Another philosopher who is quoted a lot in the notes, and who seems to be a much clearer writer and better thinker than Locke, is Hume. Though the standard narrative at St John's, as far as I could make out, was that the extremely clever but in some sense facile Hume threatened to lead philosophy down a dangerous, materialistic path but was overcome by Kant, who restored the emphasis in the discipline to metaphysics where it belonged, and beautifully so, Hume at least offered evidence that a high order of philosophical thought could find expression in a mind formed within the confines of the English language, about which many people through the centuries have expressed varying degrees of doubt, including myself. Boy was he cocky though. I seem to have neglected to mark any specific examples of what I am talking about however, so I will have to hunt them up.

"The variety of smells, which are as many almost, if not more, than species of bodies in the world, do most of them want names." Surely now there are people who do this professionally.



Somewhere around page 167 I decided that the notes explaining Locke's ideas were harder to understand than his own sentences, that they were impeding my reading, and that I would stop. Then on page 185 (during the section on "Faculty on Perception") I wrote that I was having to read every sentence 4-5 times, while at that point having 813 pages to go.



"And how covetous the mind is to be furnished with all such ideas as have no pain accompanying them, may be a little guessed by what is observable in children new-born; who always turn their eyes to that part from whence the light comes, lay them how you please." A pleasant observation about babies in the midst of all this straight theoretical philosophy, though this instinct is probably not the most perfect illustration of his idea upon which he could have fallen.

Moving onto the "Faculty of Retention" chapter, a good illustration of my own mind, and my attitude towards it: "Thus the ideas, as well as children, of our youth, often die before us: and our minds represent to us those tombs to which we are approaching; where, though the brass and marble remain, yet the inscriptions are effaced by time, and the imagery moulders away."

On having a faulty memory: "This, if it be to a great degree, is stupidity; and he who, through this default in his memory, has not the ideas that are really preserved there, ready at hand when need and occasion calls for them, were almost as good be without them quite, since they serve him to little purpose." Real intellectuals are a pitiless crowd. "The dull man, who loses the opportunity, whilst he is seeking in his mind for those ideas that should serve his turn, is not much more happy in his knowledge than one who is perfectly ignorant." True.

A Great name comes up that I have not had occasion previously to reference on the site: "It is reported of that prodigy of parts, Monsieur Pascal, that till the decay of his health had impaired his memory, he forgot nothing of what he had done, read, or thought, in any part of his rational age." There is a footnote, however, which says that "This about Pascal must be taken with allowance. That he never forgot anything 'which he tried to retain' is what Madame Perier records of him."
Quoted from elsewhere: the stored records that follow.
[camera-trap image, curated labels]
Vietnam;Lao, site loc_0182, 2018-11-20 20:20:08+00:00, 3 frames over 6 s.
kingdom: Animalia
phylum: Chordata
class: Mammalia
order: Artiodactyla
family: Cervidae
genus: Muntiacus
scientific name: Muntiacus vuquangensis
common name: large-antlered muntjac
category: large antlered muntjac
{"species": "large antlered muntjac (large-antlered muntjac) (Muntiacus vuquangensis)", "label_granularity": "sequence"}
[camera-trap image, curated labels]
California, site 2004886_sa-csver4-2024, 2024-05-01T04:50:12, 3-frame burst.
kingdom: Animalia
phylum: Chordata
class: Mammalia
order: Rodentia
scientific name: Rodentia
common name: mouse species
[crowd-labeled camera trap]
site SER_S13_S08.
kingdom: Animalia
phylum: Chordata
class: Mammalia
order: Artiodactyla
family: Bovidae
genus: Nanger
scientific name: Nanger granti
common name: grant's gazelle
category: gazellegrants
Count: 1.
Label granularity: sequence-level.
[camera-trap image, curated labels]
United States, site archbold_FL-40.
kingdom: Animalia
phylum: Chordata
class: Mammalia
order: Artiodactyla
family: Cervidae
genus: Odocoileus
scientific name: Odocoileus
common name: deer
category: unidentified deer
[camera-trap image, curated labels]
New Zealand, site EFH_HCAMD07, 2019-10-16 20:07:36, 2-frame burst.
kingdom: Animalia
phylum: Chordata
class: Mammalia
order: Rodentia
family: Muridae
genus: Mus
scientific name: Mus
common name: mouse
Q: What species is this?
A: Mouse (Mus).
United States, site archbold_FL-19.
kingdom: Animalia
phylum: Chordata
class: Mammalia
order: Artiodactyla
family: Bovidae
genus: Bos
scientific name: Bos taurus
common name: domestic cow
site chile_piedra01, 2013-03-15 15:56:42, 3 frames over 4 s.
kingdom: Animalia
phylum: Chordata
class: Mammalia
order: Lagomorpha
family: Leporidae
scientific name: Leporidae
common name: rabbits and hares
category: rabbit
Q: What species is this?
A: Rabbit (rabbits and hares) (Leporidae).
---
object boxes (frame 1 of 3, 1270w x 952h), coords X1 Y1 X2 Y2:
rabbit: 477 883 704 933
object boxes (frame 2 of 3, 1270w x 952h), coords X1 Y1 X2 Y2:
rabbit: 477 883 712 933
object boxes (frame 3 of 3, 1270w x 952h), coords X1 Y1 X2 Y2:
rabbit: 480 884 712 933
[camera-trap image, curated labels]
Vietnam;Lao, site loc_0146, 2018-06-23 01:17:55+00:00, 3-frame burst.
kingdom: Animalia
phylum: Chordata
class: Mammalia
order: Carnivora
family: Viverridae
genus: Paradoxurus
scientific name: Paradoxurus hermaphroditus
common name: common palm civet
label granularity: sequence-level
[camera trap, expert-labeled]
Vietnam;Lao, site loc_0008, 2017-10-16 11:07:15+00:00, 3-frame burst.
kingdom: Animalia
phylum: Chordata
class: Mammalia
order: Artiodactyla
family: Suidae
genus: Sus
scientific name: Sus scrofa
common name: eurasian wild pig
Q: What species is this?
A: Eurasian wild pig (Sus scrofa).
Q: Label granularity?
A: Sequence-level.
There is a long section about the existence of space and body, which in brief asserts that man's capacity to conceive the extension and multiplication of distance, mass, space and so on is crucial to his ability to think, that can be skimmed, I believe.

Another Great man turns up at the beginning of Chapter XIV ("Idea of Duration and Its Simple Modes"), St Augustine, in reference to the time he was asked what Time was, which strikes me as a fitting question for a Great man, and a poor one for anyone who is not Great. The giant of Western thought replied "Si non rogas intelligo" which looks roughly to me to translate as "If you don't ask, I understand", but is explained by Locke as "The more I set myself to think of it, the less I understand it". Locke is willing to attempt some definitions, albeit of a more prosaic and technical nature than the Saint would likely have found it worthwhile to do. Locke did not however anticipate science's ever increasing ability (instant replay!) to measure and control very precise amounts of time--the comparison of two periods of equal duration, for example, he thinks ultimately impossible, because no two parts of it can be certainly known to be equal. This does not strike me as a concern that would afflict most scientists or philosophers today.

Going to leave this one off a little short.